- **YOUR GOAL**
Repeat, please, exactly the lines from the one that has "scientific name: Odocoileus virginianus" through the end of the records below, with pictures dropped.

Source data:

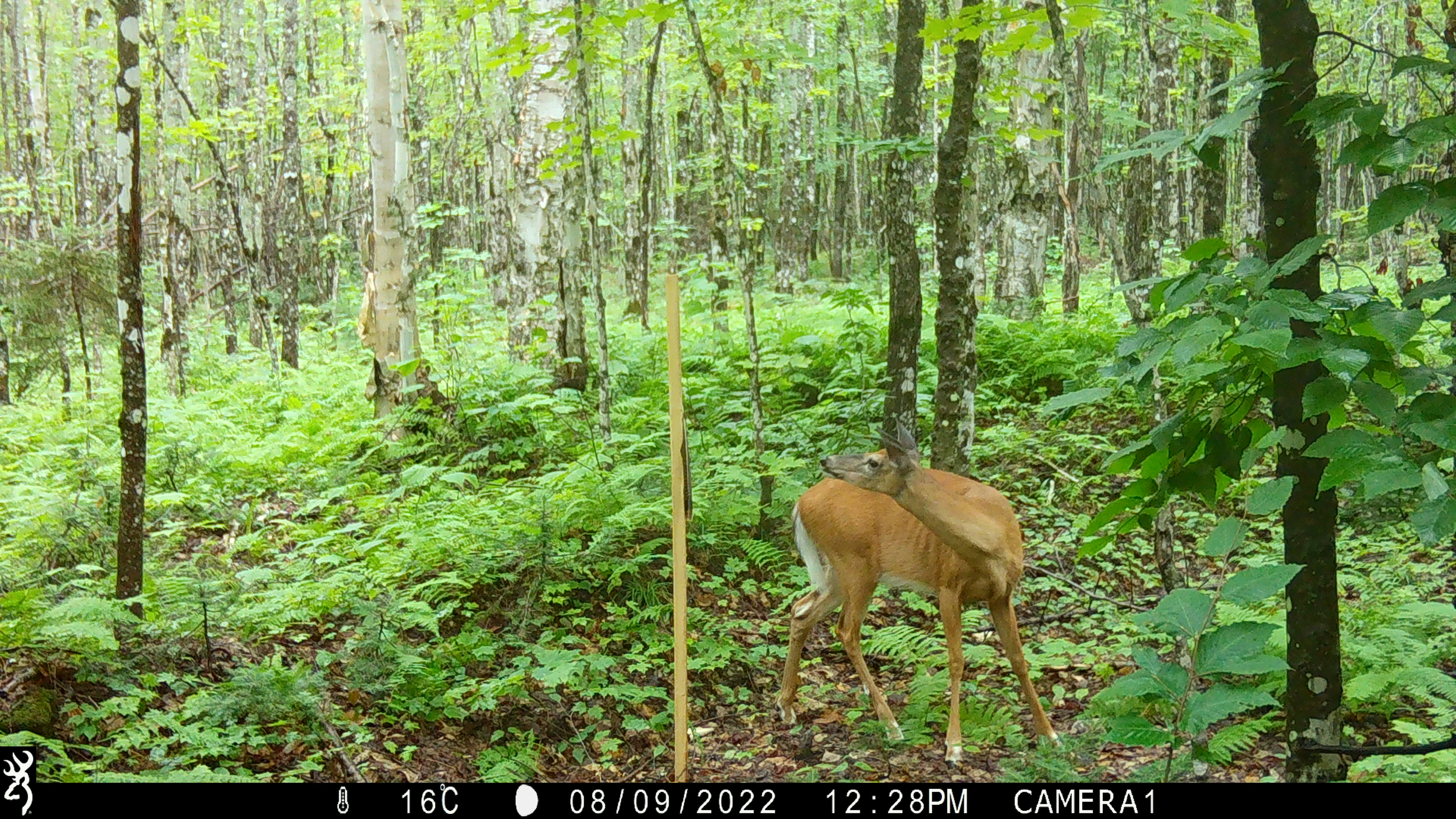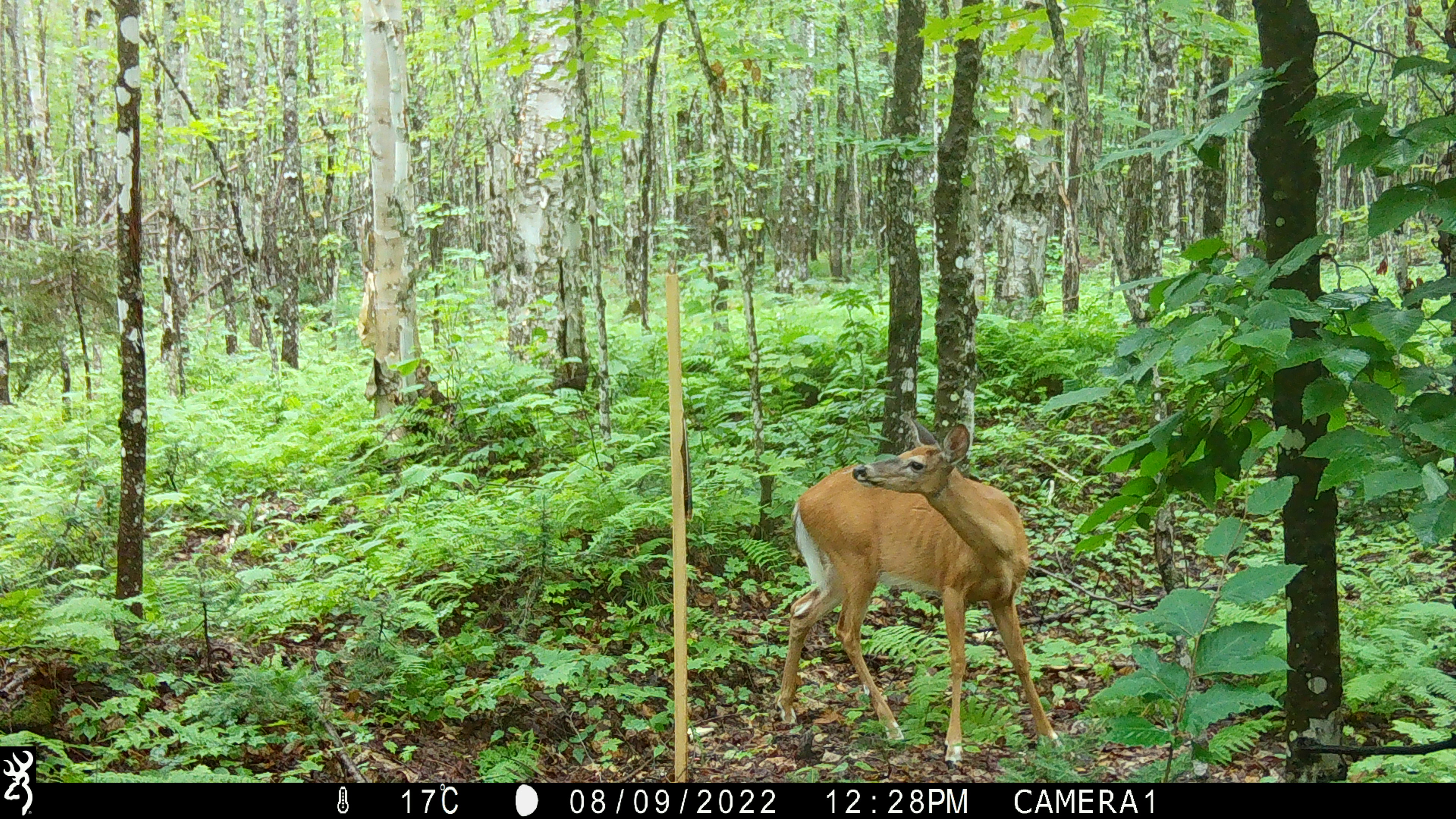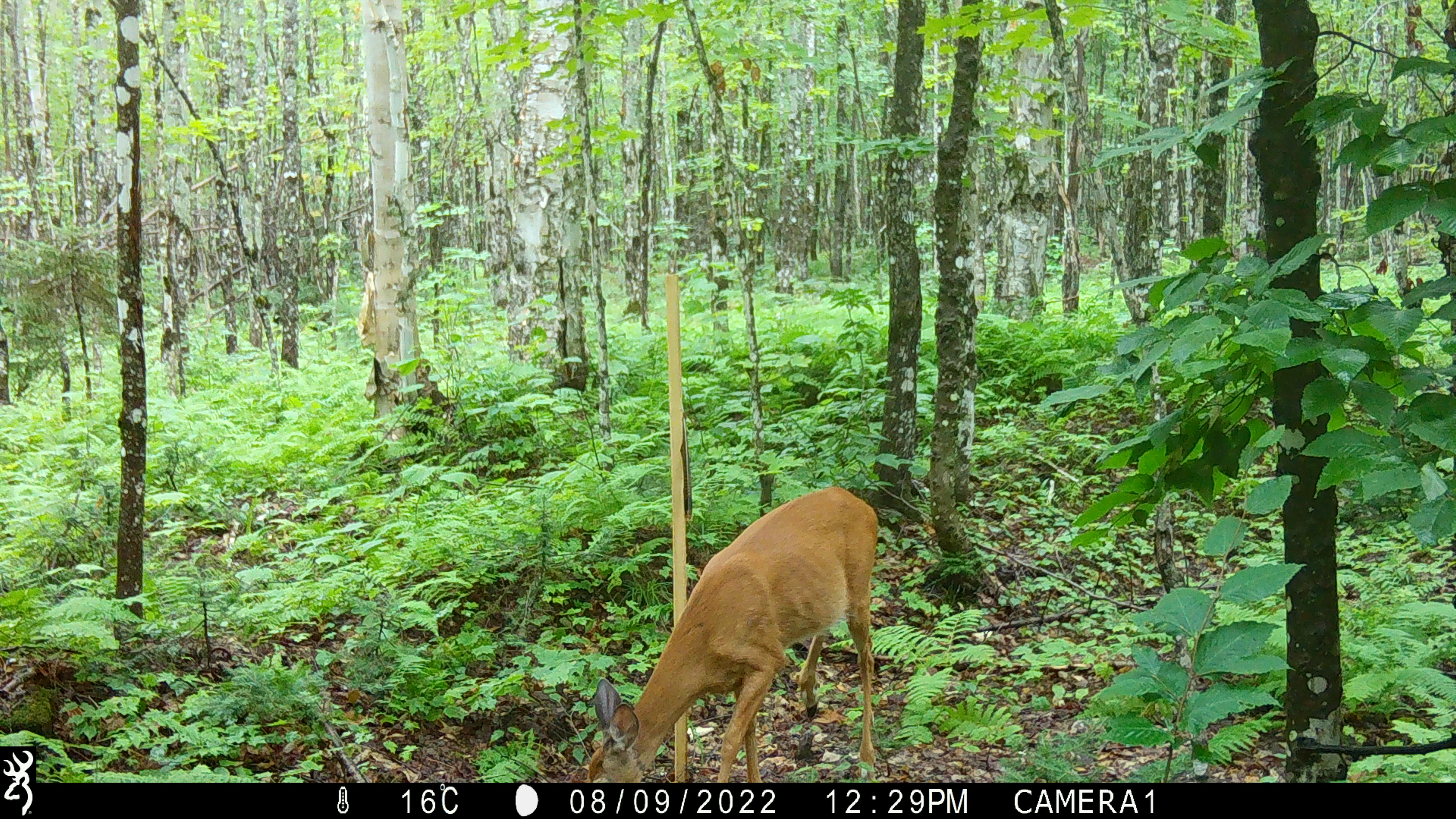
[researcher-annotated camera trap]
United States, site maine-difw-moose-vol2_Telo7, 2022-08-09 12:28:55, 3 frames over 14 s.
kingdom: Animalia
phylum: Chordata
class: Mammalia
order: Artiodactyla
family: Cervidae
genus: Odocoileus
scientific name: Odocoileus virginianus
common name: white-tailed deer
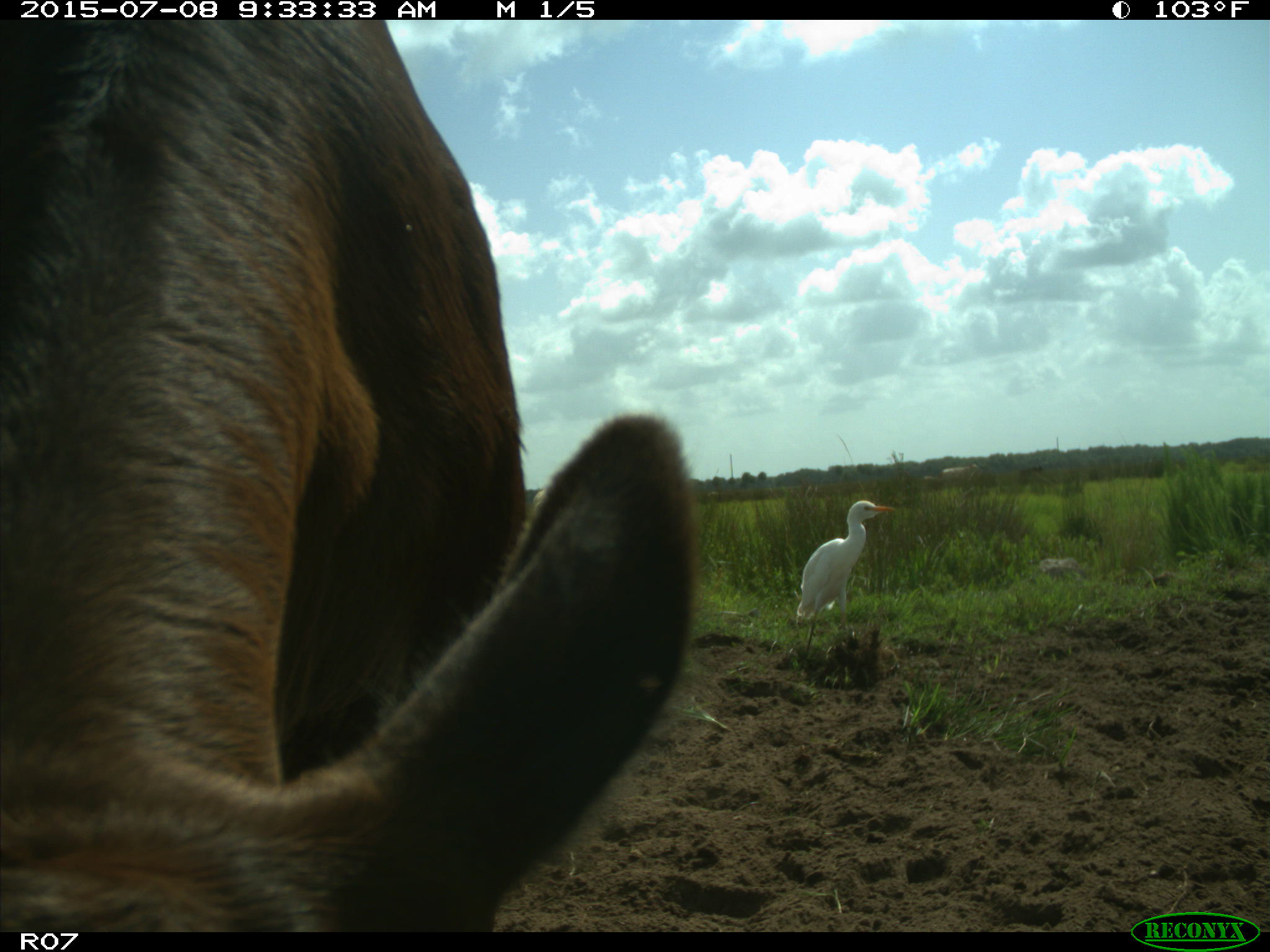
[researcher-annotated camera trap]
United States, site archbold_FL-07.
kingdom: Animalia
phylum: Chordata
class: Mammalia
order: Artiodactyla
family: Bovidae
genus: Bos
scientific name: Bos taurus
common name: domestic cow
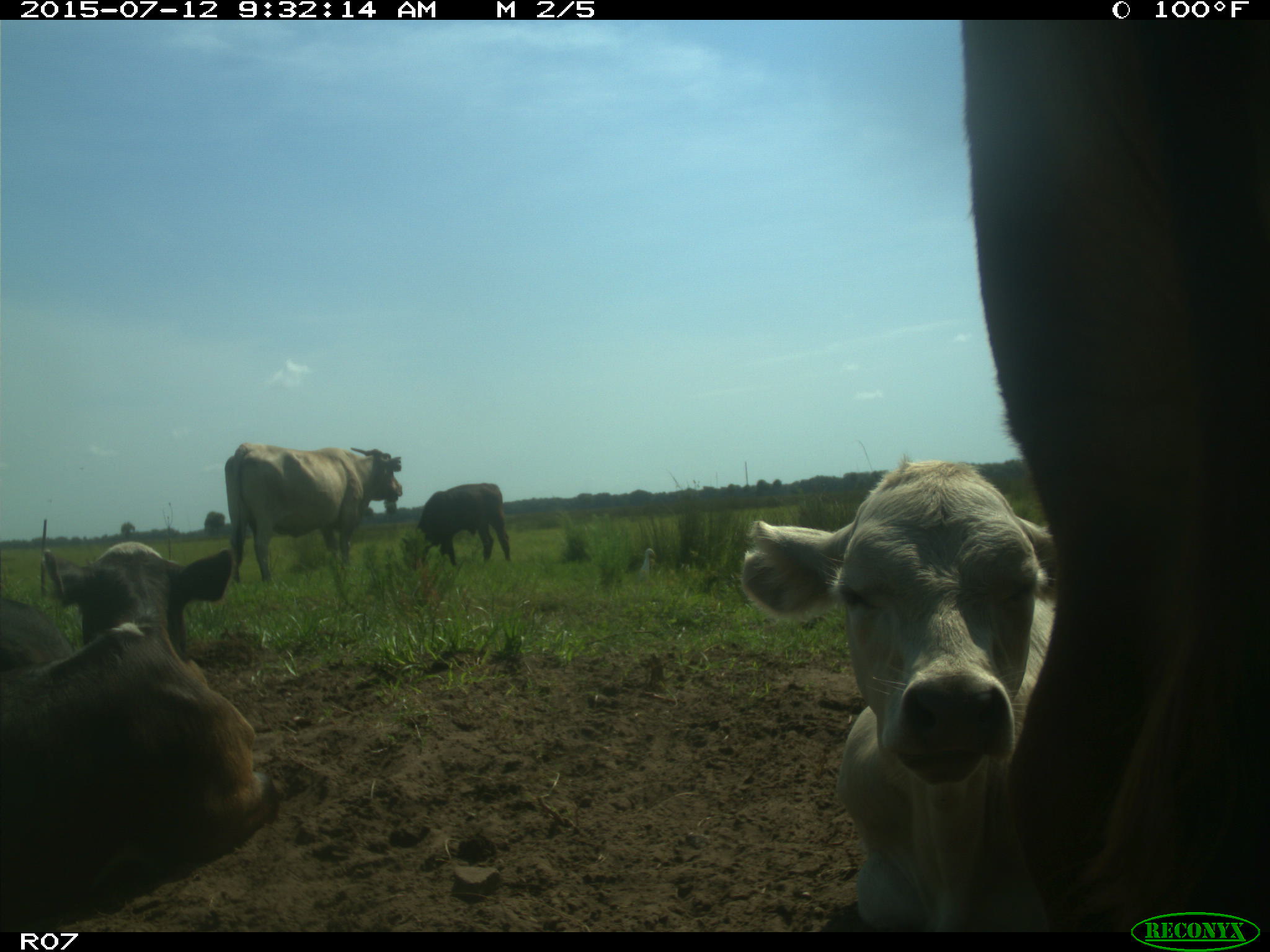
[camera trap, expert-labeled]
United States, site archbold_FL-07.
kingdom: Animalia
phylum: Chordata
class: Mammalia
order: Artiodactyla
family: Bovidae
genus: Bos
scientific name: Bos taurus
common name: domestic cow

- **REPLY**
scientific name: Odocoileus virginianus
common name: white-tailed deer
[researcher-annotated camera trap]
United States, site archbold_FL-07.
kingdom: Animalia
phylum: Chordata
class: Mammalia
order: Artiodactyla
family: Bovidae
genus: Bos
scientific name: Bos taurus
common name: domestic cow
[camera trap, expert-labeled]
United States, site archbold_FL-07.
kingdom: Animalia
phylum: Chordata
class: Mammalia
order: Artiodactyla
family: Bovidae
genus: Bos
scientific name: Bos taurus
common name: domestic cow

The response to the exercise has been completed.